[[ Source information, beginning ]]
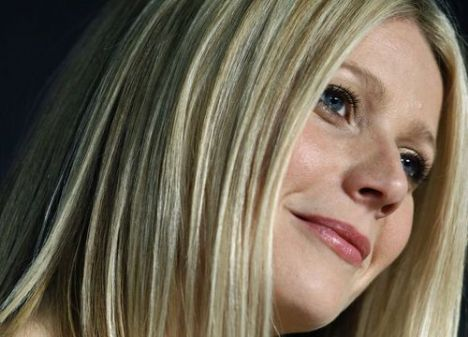 Oscarlı ünlü aktris Gwyneth Paltrow, eşi Chris Martin ve çocuklarıyla birlikte İspanya'ya taşınmaya hazırlanıyor.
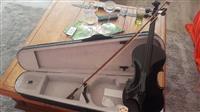 Shes Violinen  e re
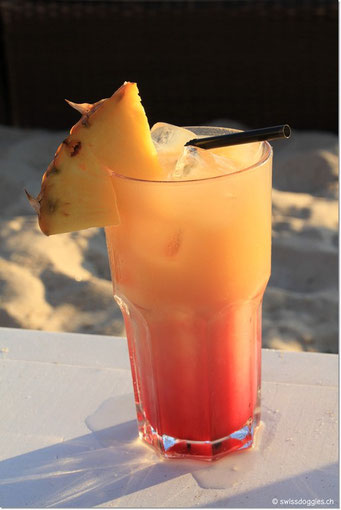 Am Abend gönnen wir uns in Juan-les-Pins einen feinen Drink am Strand.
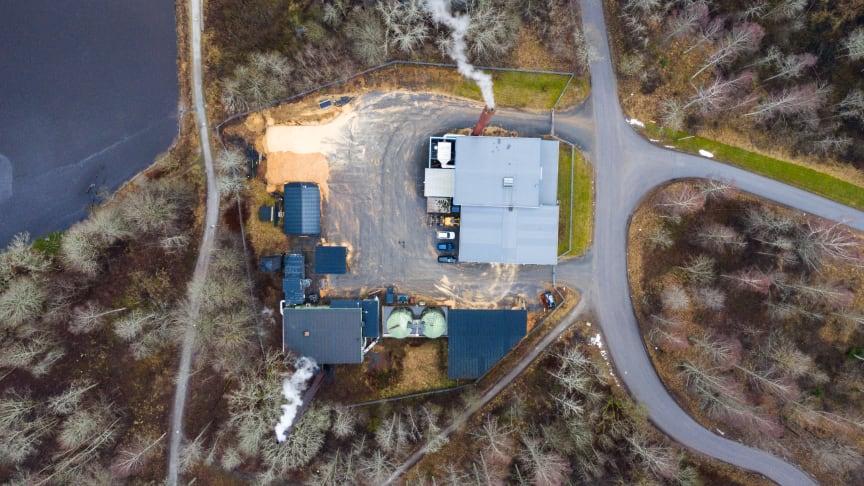 För att trygga leveransen av fjärrvärmen till kunderna i Nora har Solör Bioenergi investerat i en ombyggnation av fjärrvärmeledningarna i Nora. Foto: Finemanget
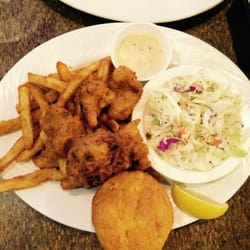 Gulf shores restaurant and grill cajun creole for Fish river grill gulf shores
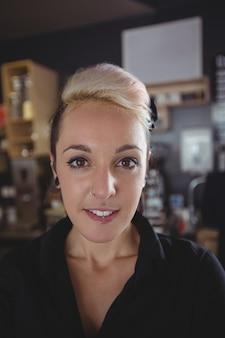 Portret van glimlachende serveerster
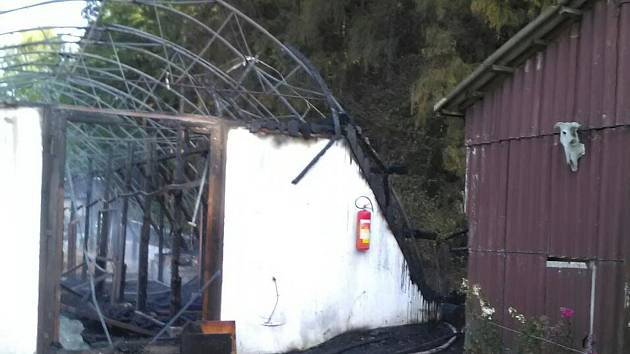 Stáj v Jívce na Trutnovsku lehla popelem.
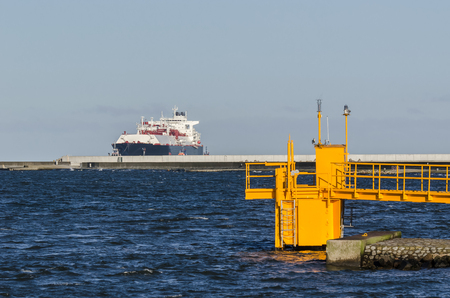 GAS CARRIER - A tanker with a natural gas cargo flows into the sea port Banque d'images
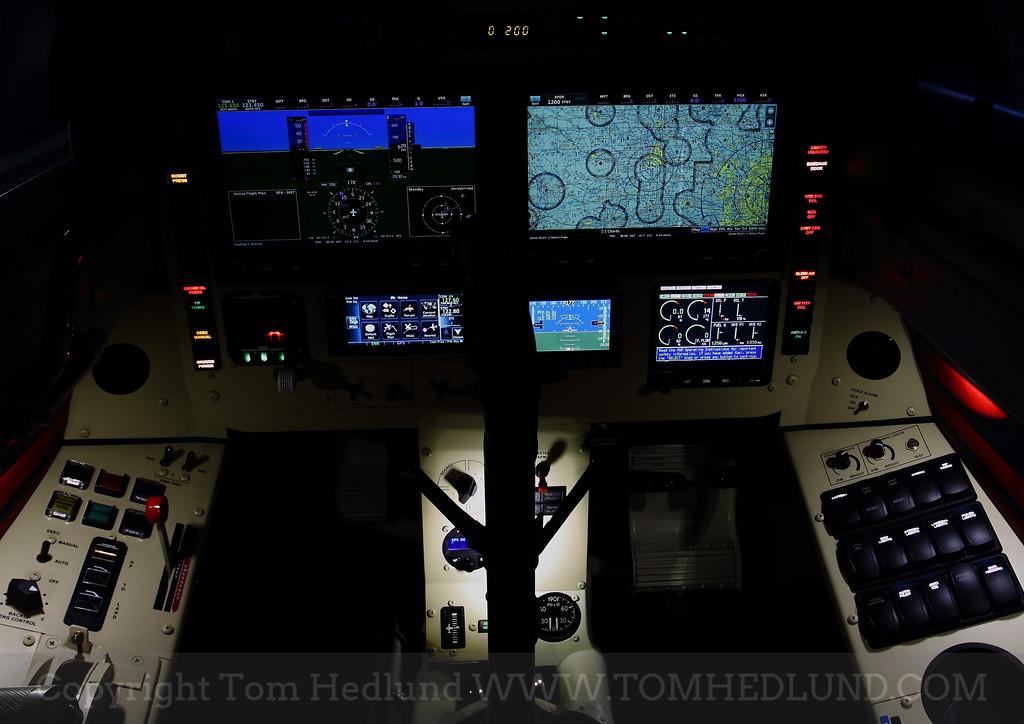IMAGE: http://www.tomhedlund.com/photos/i-cMLBnxF/0/XL/i-cMLBnxF-XL.jpg
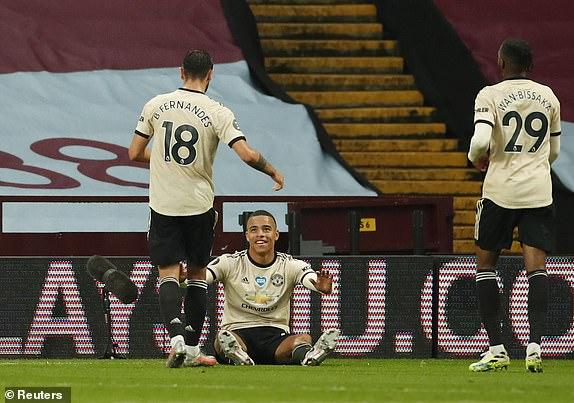 Truyền nhân Van Persie lập siêu phẩm, Man United tiếp đà thăng hoa bằng thắng lợi hủy diệt - Ảnh 3.
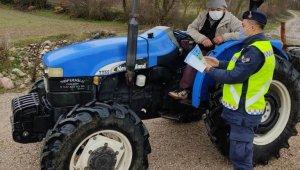 Çiftçilere güvenli traktör kullanım el kitabı dağıtıldı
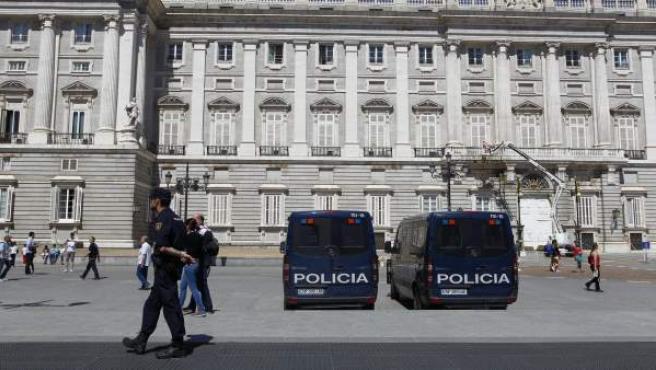 Furgones de la Policía Nacional junto al Palacio Real, dentro del despliegue policial preparado de cara a la proclamación de Felipe VI.
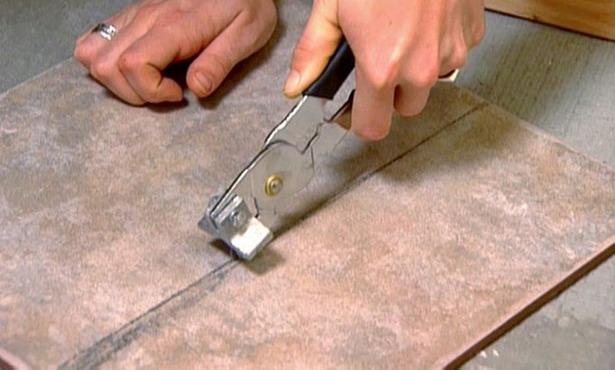 Как положить кафельную плитку своими руками на пол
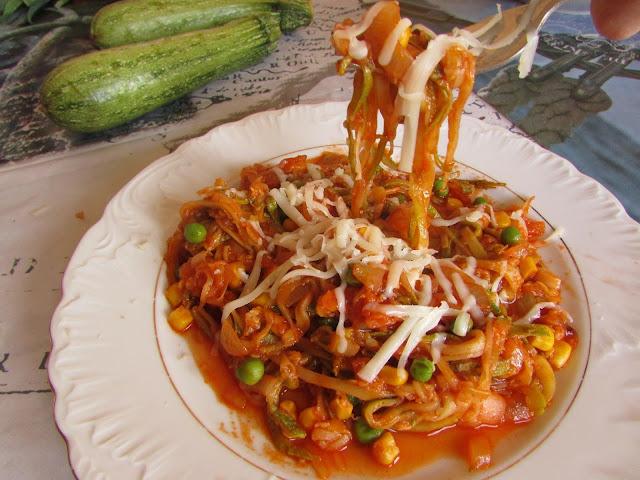 Makaron z cukinii z sosem pomidorowym
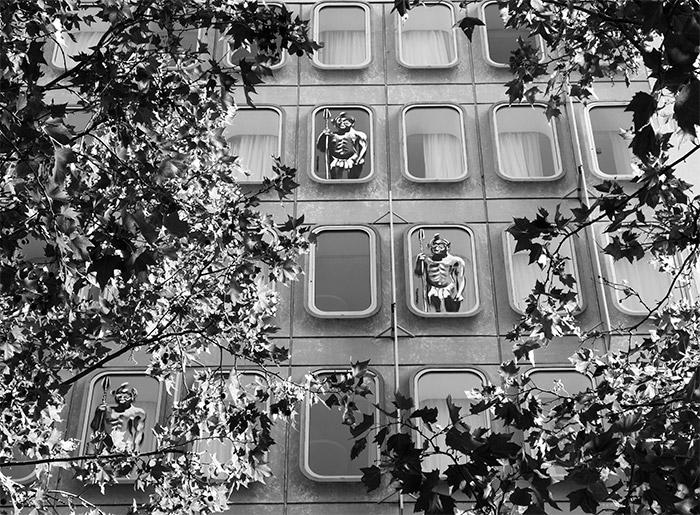 paris 10 kouka façade hotel renaissance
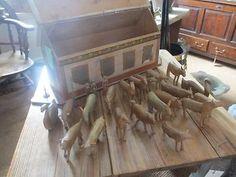 Antique-Folk-Art-Noahs-Ark-with-Hand-Carved-Animals-c-1900-WS1002845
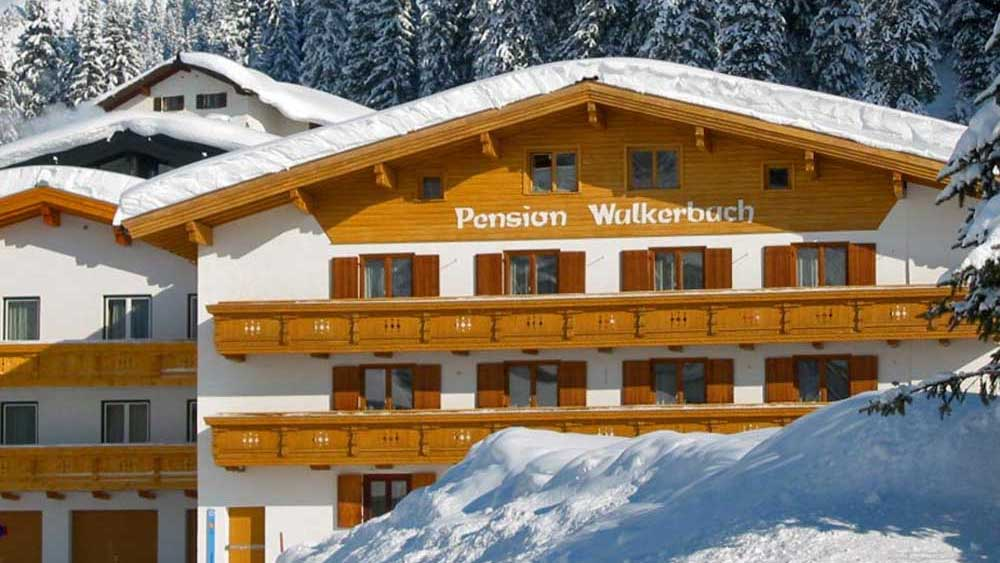 Außenansicht der Pension Walkerbach in Lech am Arlberg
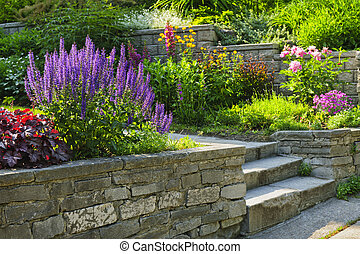 Jardinero con jardinería de piedra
[[ Source information, end ]]
**What the exercise asks**
Set down, exactly as written, each line from the one that contains "paris 10 kouka façade hotel renaissance" to the last line of the records, but none of the pictures.

**Written solution**
 paris 10 kouka façade hotel renaissance
 Antique-Folk-Art-Noahs-Ark-with-Hand-Carved-Animals-c-1900-WS1002845
 Außenansicht der Pension Walkerbach in Lech am Arlberg
 Jardinero con jardinería de piedra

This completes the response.